Seagull Droppings Carry 'Super Bugs' to Remote Locations
seagull standing in droppings.
Credit: Dreamstime.

The Berlengas archipelago, off the Portugese coast, may be isolated, but it is not free of the pernicious super bugs that plague the rest of the world.

Migratory seagulls carry both antibiotic-resistant and harmless strains of the bacteria Enterococcus to the islands, which are a protected habitat for wildlife, including seagulls and other seabirds. Using seagull droppings, researchers characterized the proteins suspected to play a role in the bacteria's antibiotic resistance. (Genes are the instructions for producing proteins, some of which carry out various functions.)

Of the 57 samples they collected, 10 percent carried strains that contained one type of resistance to vancomycin, considered a drug of "last resort." In the 1980s, it was discovered that the antibiotic was ineffective against some Enterococcus infections.

What the task asks =>
Return the article above on seagull droppings and antibiotic-resistant bacteria word for word, from its headline to its final sentence.

Data records =>

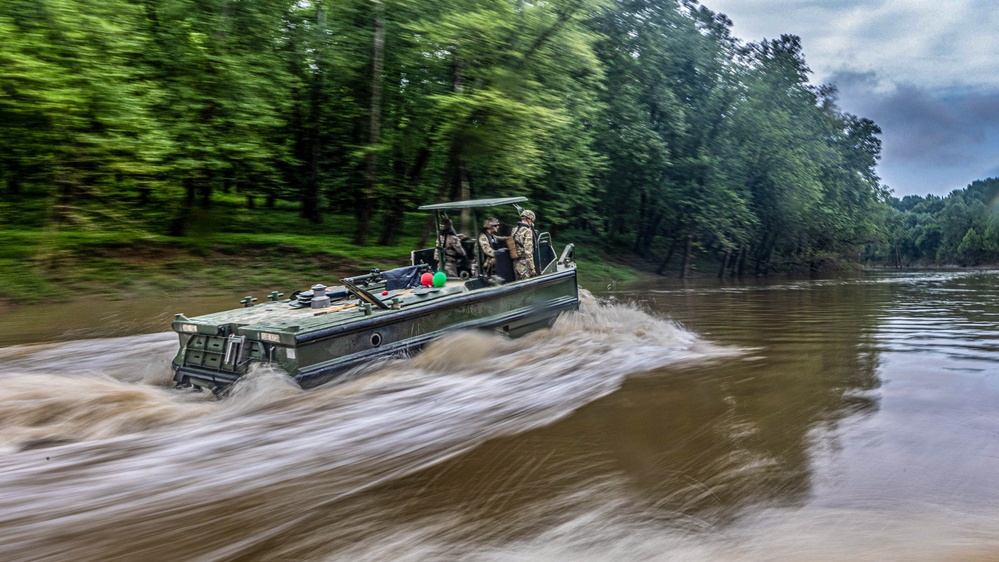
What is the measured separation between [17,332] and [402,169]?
48.5 ft

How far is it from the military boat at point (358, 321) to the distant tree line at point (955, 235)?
182 ft

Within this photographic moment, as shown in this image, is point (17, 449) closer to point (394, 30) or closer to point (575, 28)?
point (394, 30)

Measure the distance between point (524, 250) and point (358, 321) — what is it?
338 centimetres

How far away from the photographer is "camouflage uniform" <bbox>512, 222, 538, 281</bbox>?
33.2 feet

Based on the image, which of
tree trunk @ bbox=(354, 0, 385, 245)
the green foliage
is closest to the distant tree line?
the green foliage

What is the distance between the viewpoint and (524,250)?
10.2 m

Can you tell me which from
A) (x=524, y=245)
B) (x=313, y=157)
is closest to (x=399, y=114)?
(x=313, y=157)

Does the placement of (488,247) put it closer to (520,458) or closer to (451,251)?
(451,251)

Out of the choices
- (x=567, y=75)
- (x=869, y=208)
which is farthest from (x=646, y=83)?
(x=869, y=208)

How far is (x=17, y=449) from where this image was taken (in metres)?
5.51

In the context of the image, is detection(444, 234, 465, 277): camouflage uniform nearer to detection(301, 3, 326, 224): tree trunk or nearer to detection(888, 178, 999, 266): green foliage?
detection(301, 3, 326, 224): tree trunk

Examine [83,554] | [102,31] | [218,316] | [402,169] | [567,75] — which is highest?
[567,75]

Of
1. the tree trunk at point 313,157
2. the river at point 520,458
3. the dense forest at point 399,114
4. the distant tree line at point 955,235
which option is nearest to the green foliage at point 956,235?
the distant tree line at point 955,235

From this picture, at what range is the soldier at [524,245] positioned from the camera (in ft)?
33.2
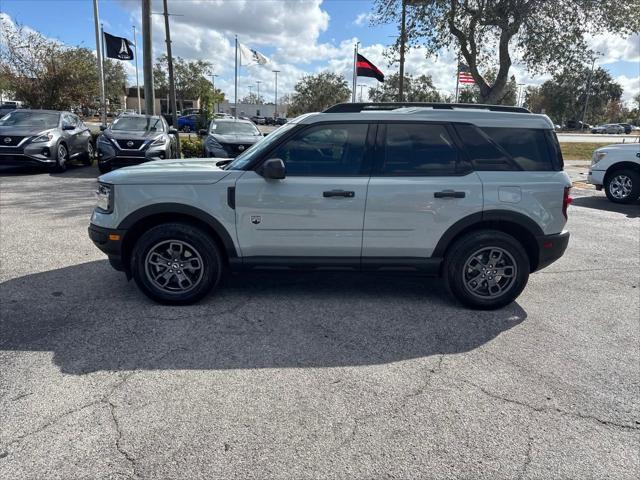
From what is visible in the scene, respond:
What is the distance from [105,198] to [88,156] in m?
11.4

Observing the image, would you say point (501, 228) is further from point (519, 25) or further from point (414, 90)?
point (414, 90)

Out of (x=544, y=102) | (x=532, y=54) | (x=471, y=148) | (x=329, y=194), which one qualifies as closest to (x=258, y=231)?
(x=329, y=194)

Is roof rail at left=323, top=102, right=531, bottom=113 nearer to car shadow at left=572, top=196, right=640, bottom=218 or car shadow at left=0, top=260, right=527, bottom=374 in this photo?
Result: car shadow at left=0, top=260, right=527, bottom=374

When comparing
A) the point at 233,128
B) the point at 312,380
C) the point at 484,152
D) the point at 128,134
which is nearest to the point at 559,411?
the point at 312,380

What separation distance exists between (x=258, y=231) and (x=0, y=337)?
2.16 m

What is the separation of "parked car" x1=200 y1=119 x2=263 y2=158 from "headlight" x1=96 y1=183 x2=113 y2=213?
7848 millimetres

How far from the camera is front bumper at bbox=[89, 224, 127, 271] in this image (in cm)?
423

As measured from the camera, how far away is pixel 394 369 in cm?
339

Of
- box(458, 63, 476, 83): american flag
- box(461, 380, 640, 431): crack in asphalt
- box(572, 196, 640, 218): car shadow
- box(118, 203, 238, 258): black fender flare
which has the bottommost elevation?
box(461, 380, 640, 431): crack in asphalt

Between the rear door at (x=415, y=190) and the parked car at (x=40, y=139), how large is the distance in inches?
423

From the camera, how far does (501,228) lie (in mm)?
4512

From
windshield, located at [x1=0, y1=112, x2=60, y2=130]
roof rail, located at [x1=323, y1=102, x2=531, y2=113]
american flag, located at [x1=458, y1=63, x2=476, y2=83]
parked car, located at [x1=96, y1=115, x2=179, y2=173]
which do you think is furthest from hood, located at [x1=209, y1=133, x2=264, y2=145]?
american flag, located at [x1=458, y1=63, x2=476, y2=83]

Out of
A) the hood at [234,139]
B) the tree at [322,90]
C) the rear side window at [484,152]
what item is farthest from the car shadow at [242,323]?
the tree at [322,90]

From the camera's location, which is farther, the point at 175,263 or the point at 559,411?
the point at 175,263
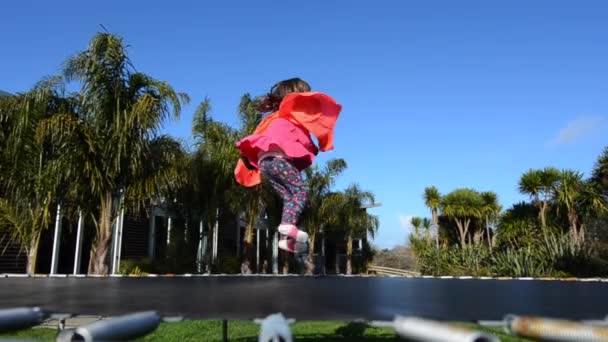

Problem solution =>
Seagull Droppings Carry 'Super Bugs' to Remote Locations
seagull standing in droppings.
Credit: Dreamstime.

The Berlengas archipelago, off the Portugese coast, may be isolated, but it is not free of the pernicious super bugs that plague the rest of the world.

Migratory seagulls carry both antibiotic-resistant and harmless strains of the bacteria Enterococcus to the islands, which are a protected habitat for wildlife, including seagulls and other seabirds. Using seagull droppings, researchers characterized the proteins suspected to play a role in the bacteria's antibiotic resistance. (Genes are the instructions for producing proteins, some of which carry out various functions.)

Of the 57 samples they collected, 10 percent carried strains that contained one type of resistance to vancomycin, considered a drug of "last resort." In the 1980s, it was discovered that the antibiotic was ineffective against some Enterococcus infections.